**Exercise requirements:** Change every "dark foreground ground" in the items below to "dark grassy ground" and leave all other wording as it is. Write out the revised items without the pictures.

-- START Data records --

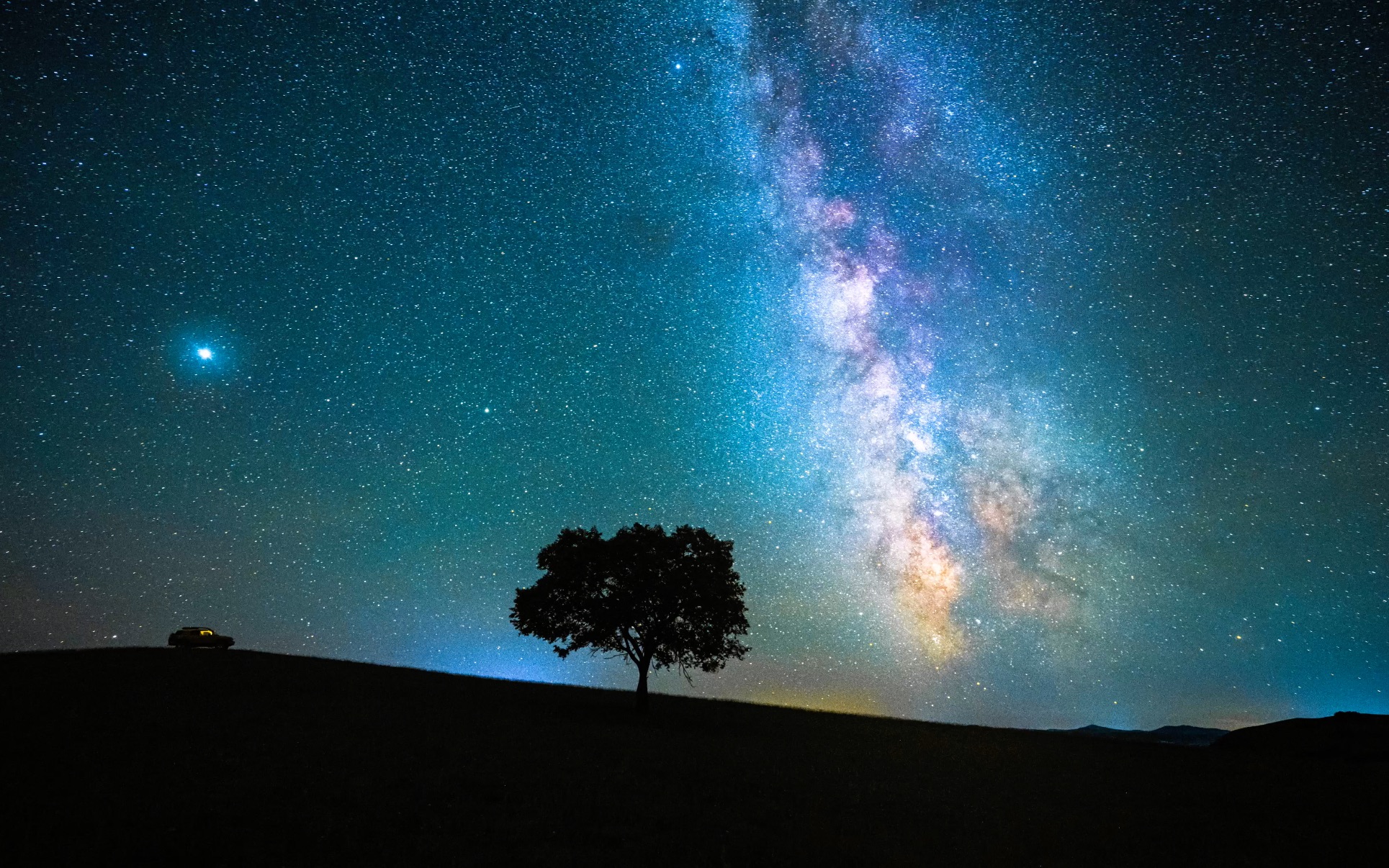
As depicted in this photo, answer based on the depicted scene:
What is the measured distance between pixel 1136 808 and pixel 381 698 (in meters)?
29.1

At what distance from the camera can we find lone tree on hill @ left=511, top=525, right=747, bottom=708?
34.0 metres

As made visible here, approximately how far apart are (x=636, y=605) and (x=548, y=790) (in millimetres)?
17575

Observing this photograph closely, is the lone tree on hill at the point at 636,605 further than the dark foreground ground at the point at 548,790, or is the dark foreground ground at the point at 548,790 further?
the lone tree on hill at the point at 636,605

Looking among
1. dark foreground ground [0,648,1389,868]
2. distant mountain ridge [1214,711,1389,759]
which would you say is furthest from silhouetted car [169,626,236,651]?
distant mountain ridge [1214,711,1389,759]

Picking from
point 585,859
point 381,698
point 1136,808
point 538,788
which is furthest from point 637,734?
point 1136,808

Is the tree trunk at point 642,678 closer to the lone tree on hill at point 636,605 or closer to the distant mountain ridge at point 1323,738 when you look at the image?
the lone tree on hill at point 636,605

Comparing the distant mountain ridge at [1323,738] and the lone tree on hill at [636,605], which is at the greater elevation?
the lone tree on hill at [636,605]

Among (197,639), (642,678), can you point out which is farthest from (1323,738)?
(197,639)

-- END Data records --

**Expected answer:**
As depicted in this photo, answer based on the depicted scene:
What is the measured distance between pixel 1136 808 and pixel 381 698 (in meters)?
29.1

At what distance from the camera can we find lone tree on hill @ left=511, top=525, right=747, bottom=708?
34.0 metres

As made visible here, approximately how far apart are (x=636, y=605) and (x=548, y=790) (in millimetres)?
17575

Observing this photograph closely, is the lone tree on hill at the point at 636,605 further than the dark grassy ground at the point at 548,790, or is the dark grassy ground at the point at 548,790 further?
the lone tree on hill at the point at 636,605

Looking among
1. dark grassy ground [0,648,1389,868]
2. distant mountain ridge [1214,711,1389,759]
which would you say is furthest from silhouetted car [169,626,236,651]?
distant mountain ridge [1214,711,1389,759]

Picking from
point 585,859
point 381,698
point 1136,808
point 538,788
which is furthest from point 637,734?
point 1136,808

Is the tree trunk at point 642,678 closer to the lone tree on hill at point 636,605 or closer to the distant mountain ridge at point 1323,738 when you look at the image?
the lone tree on hill at point 636,605

Comparing the distant mountain ridge at [1323,738] and the lone tree on hill at [636,605], which is at the greater elevation?
the lone tree on hill at [636,605]

Among (197,639), (642,678), can you point out which is farthest from (1323,738)?
(197,639)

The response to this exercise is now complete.